(Given text):

▼▼▼

So my proof is not correct.
My proof is correct in the direction
P + Q + R <= -sqrt(3)
and hence f >= 4S.sqrt(3)
if p, q, r > pi/2 since the function
cot(x) is concave in the interval
(pi/2, pi).

Best regards
Nikos Dergiades





> Dear Pierre
>
> If for a point X inside ABC
> with homogenous barycentrics (x : y : z)
> p = angle (XB, XC)
> q = angle(XC, XA)
> r = angle(XA, XB)
> with cot(p) = P, cot(q) = Q, cot(r) = R
> where p + q + r = 2.pi  (i)
> gives
> P.Q + Q.R + R.P = 1  (ii)
> and S the area of ABC
> from FG200921 we get that
> x = k/(cotA - P)
> y = k/(cotB - Q)
> z = k/(cotC - R)
> where
> cotA = (bb + cc - aa)/4S  . . .
> and from (ii)
> k = (aayz + bbzx + ccxy)/[2S(x+y+z)] .
> Substituting
> x, y, z and k  we get
> P + Q + R = -f/(4S) (iii)
> where f = f(x,y,z) = cycsum( a^2/x*(-x^2+xz+xy+2yz))
> /(x+y+z)

▲▲▲

[Dataset excerpt]
▼▼▼

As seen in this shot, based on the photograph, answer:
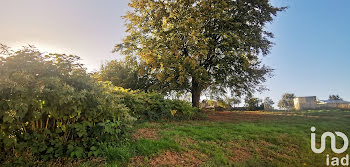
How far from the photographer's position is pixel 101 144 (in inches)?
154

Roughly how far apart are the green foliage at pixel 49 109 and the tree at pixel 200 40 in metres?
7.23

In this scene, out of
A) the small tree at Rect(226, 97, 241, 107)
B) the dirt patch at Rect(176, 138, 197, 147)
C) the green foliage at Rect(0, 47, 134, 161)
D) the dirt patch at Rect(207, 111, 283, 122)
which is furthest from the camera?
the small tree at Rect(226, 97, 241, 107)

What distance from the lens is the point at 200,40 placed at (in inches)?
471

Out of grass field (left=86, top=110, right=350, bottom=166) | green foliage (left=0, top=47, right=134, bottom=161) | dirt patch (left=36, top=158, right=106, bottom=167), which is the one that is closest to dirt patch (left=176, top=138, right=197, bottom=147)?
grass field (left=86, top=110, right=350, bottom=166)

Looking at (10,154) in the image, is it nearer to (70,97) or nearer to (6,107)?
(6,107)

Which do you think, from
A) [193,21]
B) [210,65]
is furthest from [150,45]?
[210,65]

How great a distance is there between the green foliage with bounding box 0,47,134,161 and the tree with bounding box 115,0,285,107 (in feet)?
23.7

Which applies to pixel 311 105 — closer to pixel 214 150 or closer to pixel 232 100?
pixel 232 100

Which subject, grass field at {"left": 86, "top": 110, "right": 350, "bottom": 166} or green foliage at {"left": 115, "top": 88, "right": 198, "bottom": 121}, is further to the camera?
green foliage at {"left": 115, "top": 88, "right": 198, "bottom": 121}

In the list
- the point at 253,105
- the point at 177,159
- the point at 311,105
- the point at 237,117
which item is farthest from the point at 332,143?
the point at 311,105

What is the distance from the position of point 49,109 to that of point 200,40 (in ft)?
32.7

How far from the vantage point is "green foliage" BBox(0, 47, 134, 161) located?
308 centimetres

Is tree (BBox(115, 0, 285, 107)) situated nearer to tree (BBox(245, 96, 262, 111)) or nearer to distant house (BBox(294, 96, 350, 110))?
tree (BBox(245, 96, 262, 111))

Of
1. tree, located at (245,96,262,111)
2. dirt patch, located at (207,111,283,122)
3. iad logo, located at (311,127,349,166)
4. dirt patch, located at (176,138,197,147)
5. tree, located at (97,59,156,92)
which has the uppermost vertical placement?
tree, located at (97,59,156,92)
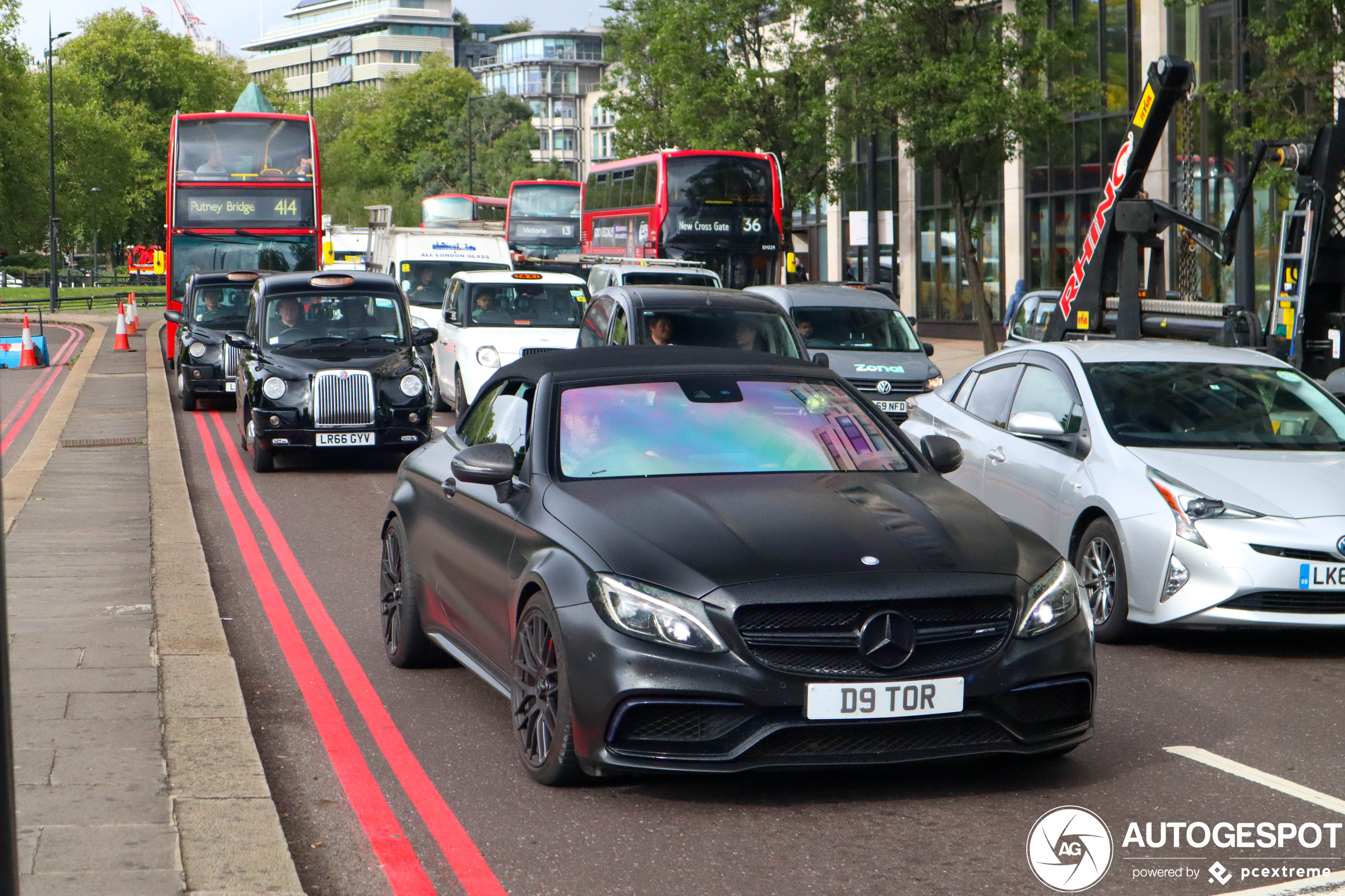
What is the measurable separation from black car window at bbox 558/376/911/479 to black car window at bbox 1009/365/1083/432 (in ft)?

▲▲▲

Reproduce the geometry proof discussion word for word, from "Best regards" to "q = angle(XC, XA)".

(Result for this task):
Best regards
Nikos Dergiades





> Dear Pierre
>
> If for a point X inside ABC
> with homogenous barycentrics (x : y : z)
> p = angle (XB, XC)
> q = angle(XC, XA)